The result of this bug is that RepeatMasker will fail on any file whose name is too long (I estimate 96 characters), and where any batch has more than 120 repeats identified by TRF.


For a workaround, I would suggest running RepeatMasker again with a shorter input filename -- hopefully this is the only problem that affects your input file! If that does work, I propose that RepeatMasker use shorter names for some of these intermediate files. Shorter names are both more convenient to work with when troubleshooting and less likely to expose bugs such as these in other programs now and in the future.

FredericBGA commented 3 years ago

very nice!
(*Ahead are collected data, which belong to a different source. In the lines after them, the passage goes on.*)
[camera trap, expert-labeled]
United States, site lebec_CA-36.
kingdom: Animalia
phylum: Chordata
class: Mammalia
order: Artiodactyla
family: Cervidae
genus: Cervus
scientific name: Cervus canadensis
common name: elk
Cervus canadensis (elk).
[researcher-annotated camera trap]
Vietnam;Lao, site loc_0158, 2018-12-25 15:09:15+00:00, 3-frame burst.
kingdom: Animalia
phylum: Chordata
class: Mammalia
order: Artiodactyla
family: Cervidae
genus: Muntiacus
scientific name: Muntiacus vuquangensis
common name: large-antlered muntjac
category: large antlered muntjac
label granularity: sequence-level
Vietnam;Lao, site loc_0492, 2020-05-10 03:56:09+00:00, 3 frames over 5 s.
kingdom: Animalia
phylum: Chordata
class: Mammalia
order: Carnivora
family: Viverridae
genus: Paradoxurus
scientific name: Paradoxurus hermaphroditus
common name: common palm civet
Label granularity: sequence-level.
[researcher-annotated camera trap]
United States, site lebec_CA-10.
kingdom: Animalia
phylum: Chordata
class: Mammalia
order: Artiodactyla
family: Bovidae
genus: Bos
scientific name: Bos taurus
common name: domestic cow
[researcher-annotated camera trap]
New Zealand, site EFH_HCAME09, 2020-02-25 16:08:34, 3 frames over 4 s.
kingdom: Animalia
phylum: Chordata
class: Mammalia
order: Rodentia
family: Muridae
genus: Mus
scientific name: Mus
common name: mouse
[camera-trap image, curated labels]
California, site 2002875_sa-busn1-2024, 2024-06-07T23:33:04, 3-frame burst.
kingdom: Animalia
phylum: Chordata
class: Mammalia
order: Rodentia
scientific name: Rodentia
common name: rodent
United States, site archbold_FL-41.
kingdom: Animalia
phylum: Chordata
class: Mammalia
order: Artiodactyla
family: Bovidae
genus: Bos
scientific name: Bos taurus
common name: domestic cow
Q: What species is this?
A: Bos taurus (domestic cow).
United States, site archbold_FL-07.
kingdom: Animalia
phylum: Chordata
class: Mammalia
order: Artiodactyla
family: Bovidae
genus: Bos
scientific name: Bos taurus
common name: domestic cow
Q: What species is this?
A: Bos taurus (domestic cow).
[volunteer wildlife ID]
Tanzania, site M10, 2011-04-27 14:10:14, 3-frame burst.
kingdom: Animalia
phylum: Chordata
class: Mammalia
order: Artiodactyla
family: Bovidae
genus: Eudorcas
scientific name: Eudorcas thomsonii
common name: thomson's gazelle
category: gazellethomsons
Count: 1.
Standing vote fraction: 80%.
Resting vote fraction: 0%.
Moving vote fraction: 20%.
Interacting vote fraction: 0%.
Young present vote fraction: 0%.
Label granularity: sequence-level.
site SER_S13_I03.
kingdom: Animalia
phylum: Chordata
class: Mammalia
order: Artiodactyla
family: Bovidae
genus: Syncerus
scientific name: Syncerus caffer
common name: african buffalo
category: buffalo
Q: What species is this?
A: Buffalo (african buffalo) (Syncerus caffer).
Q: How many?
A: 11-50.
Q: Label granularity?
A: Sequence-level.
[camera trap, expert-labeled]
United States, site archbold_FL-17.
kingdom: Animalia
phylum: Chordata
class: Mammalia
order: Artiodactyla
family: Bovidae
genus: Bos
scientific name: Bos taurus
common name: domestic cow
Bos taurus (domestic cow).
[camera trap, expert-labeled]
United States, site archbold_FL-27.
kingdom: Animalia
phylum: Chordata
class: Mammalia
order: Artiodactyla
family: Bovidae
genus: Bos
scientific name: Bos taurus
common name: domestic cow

I'm happy to see that the issue is reproducible. unfortunately I can not easily managed the length of the input filenames (as RepeatMasker is launche in this particular case by another tool: Maker I will open and describe the issue to the TRF repo! many thanks!

rmhubley commented 2 months ago

Sorry for the absurdly late response. In an attempt to cleanup the open issues this issue has been closed. Please submit a new issue if this is a still a current problem.